**CONSIGNE:** Modifiez toutes les lignes du matériel en remplaçant « page » par « p. », sans rien changer d'autre, et laissez les images hors de votre réponse.

(Entrées de données enregistrées)
=======
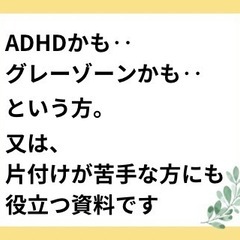 【在宅★単発】資料の感想を書いてくださる方募集！１時間あれば終わります！の画像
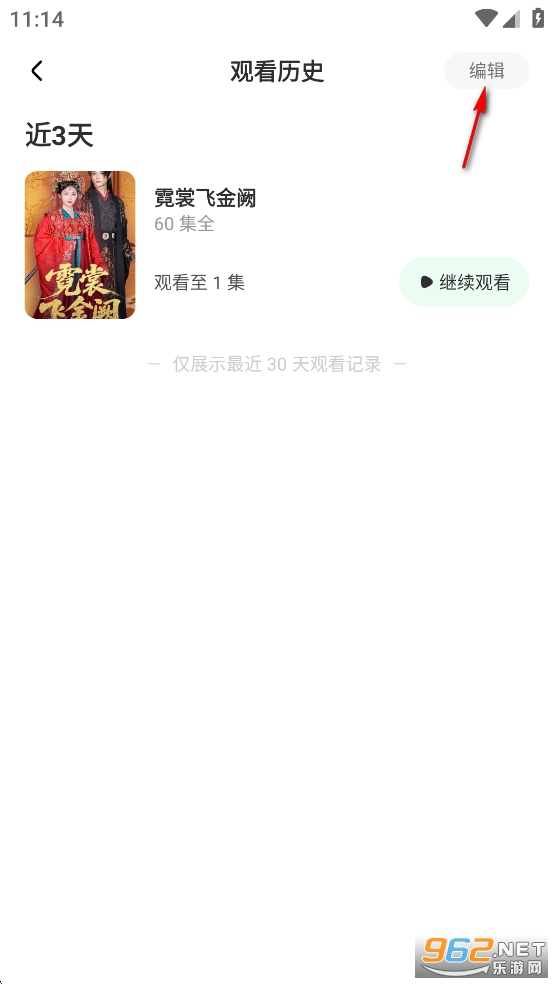 星芽免费短剧破解版 星芽免费短剧破解版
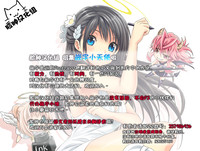 第23页图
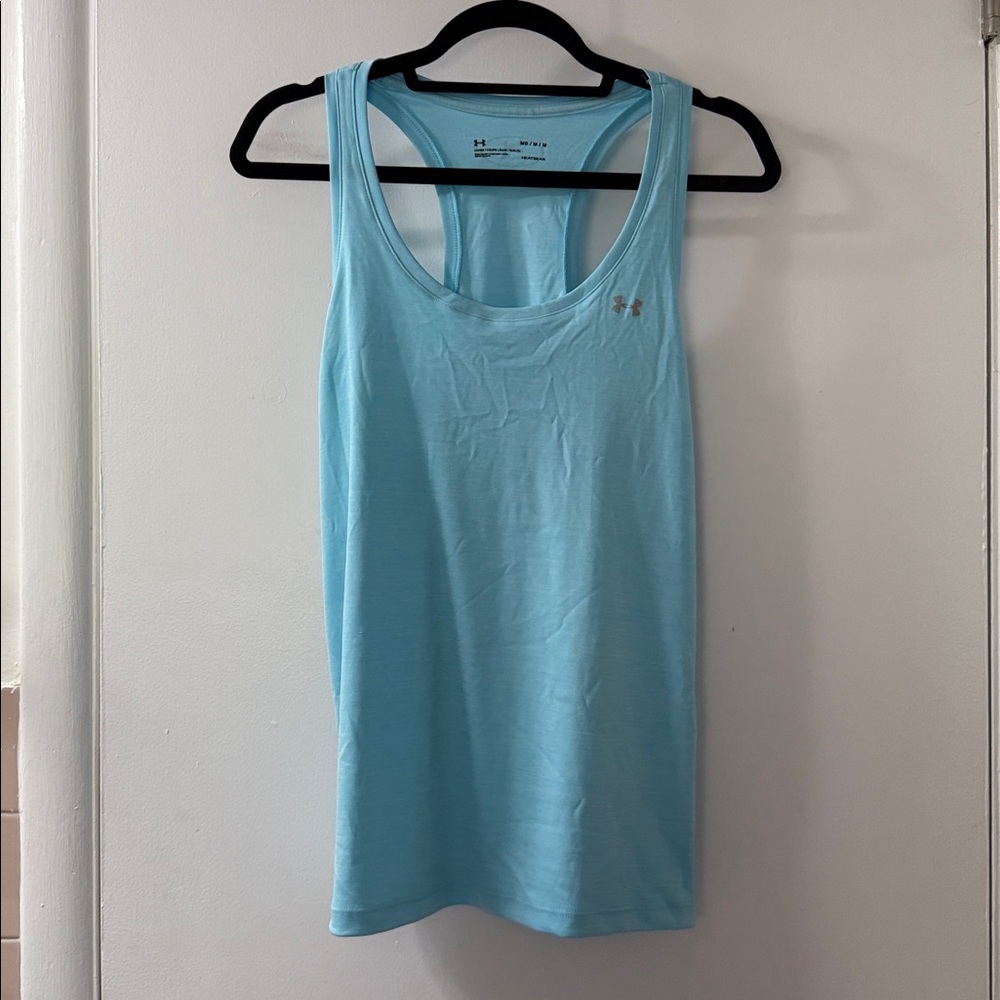Under Armour Women's Sky Blue Athletic Tank Top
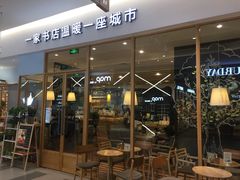 -猫的天空之城概念书店(印象城购物中心店)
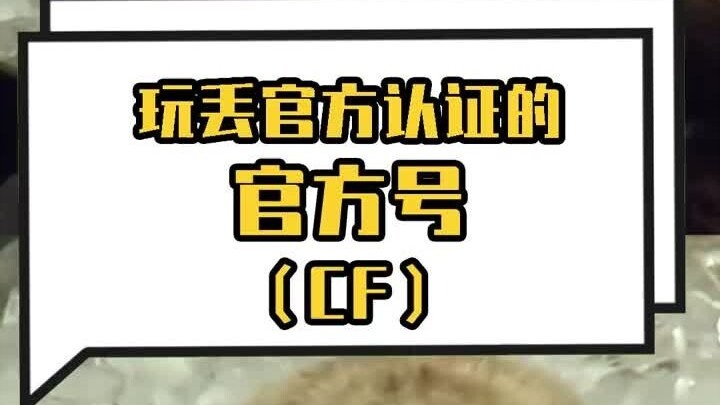 玩丢官方认证的官方号（CF）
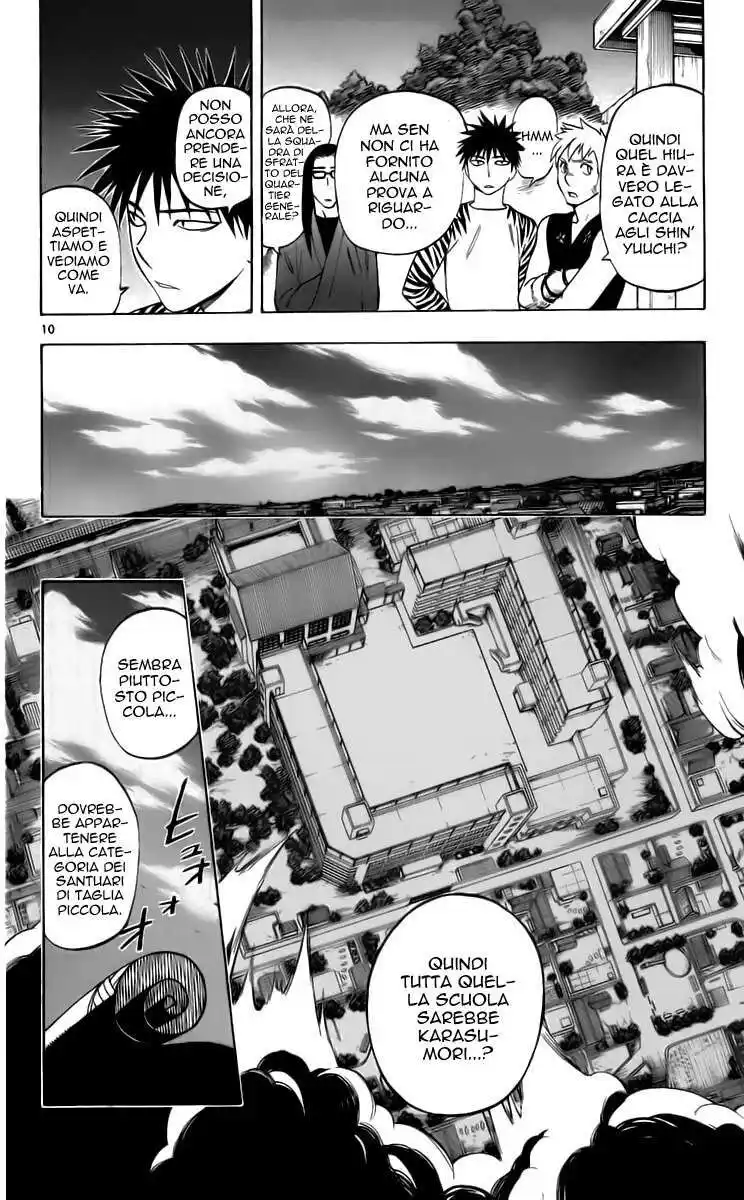 Kekkaishi Capitolo 224 page 11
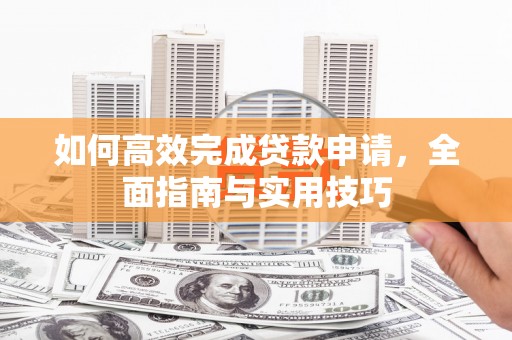 五股如何高效完成贷款申请，全面指南与实用技巧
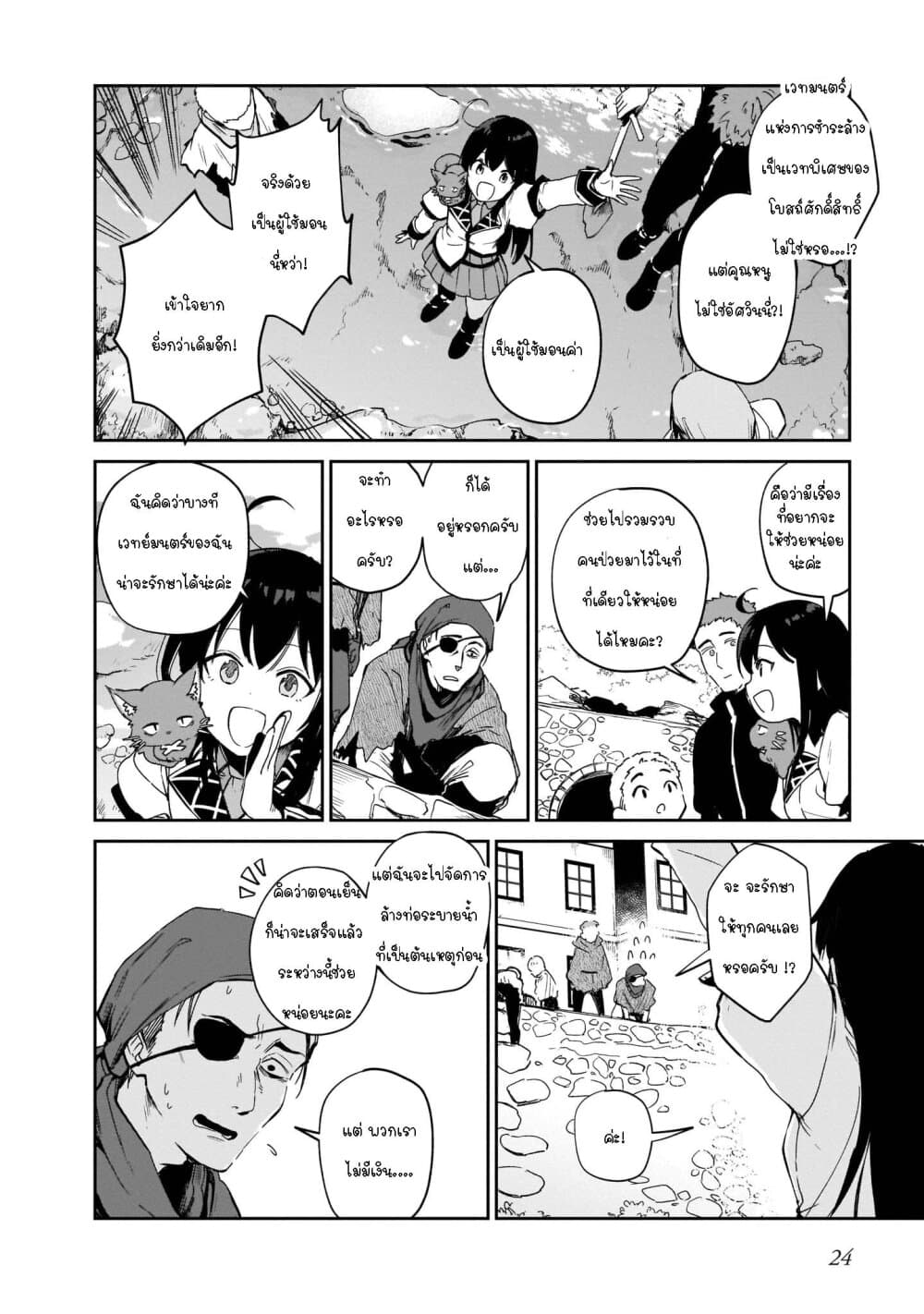 Seijo-sama? Iie, Toorisugari no Mamonotsukai Desu! ~Zettai Muteki no Seijo wa Mofumofu to Tabi wo Suru~ page 22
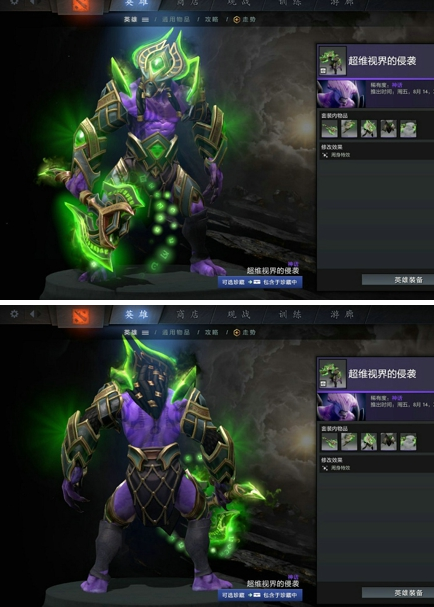 DOTA2TI10典藏宝瓶2有什么饰品-刀塔TI10典藏宝瓶2饰品汇总介绍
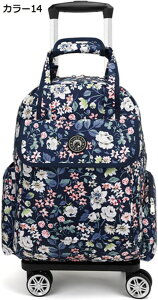 w15-30%OFF ][g bN L[obO 2way X[cP[X @݉\ LX^[t 4  J[12 L[J[g obO ܂肽 obOO rWlX 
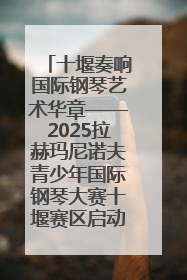 十堰奏响国际钢琴艺术华章——2025拉赫玛尼诺夫青少年国际钢琴大赛十堰赛区启动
=======
**ZONE DE RÉPONSE:**
 【在宅★単発】資料の感想を書いてくださる方募集！１時間あれば終わります！の画像
 星芽免费短剧破解版 星芽免费短剧破解版
 第23页图
Under Armour Women's Sky Blue Athletic Tank Top
 -猫的天空之城概念书店(印象城购物中心店)
 玩丢官方认证的官方号（CF）
 Kekkaishi Capitolo 224 p. 11
 五股如何高效完成贷款申请，全面指南与实用技巧
 Seijo-sama? Iie, Toorisugari no Mamonotsukai Desu! ~Zettai Muteki no Seijo wa Mofumofu to Tabi wo Suru~ p. 22
 DOTA2TI10典藏宝瓶2有什么饰品-刀塔TI10典藏宝瓶2饰品汇总介绍
 w15-30%OFF ][g bN L[obO 2way X[cP[X @݉\ LX^[t 4  J[12 L[J[g obO ܂肽 obOO rWlX 
 十堰奏响国际钢琴艺术华章——2025拉赫玛尼诺夫青少年国际钢琴大赛十堰赛区启动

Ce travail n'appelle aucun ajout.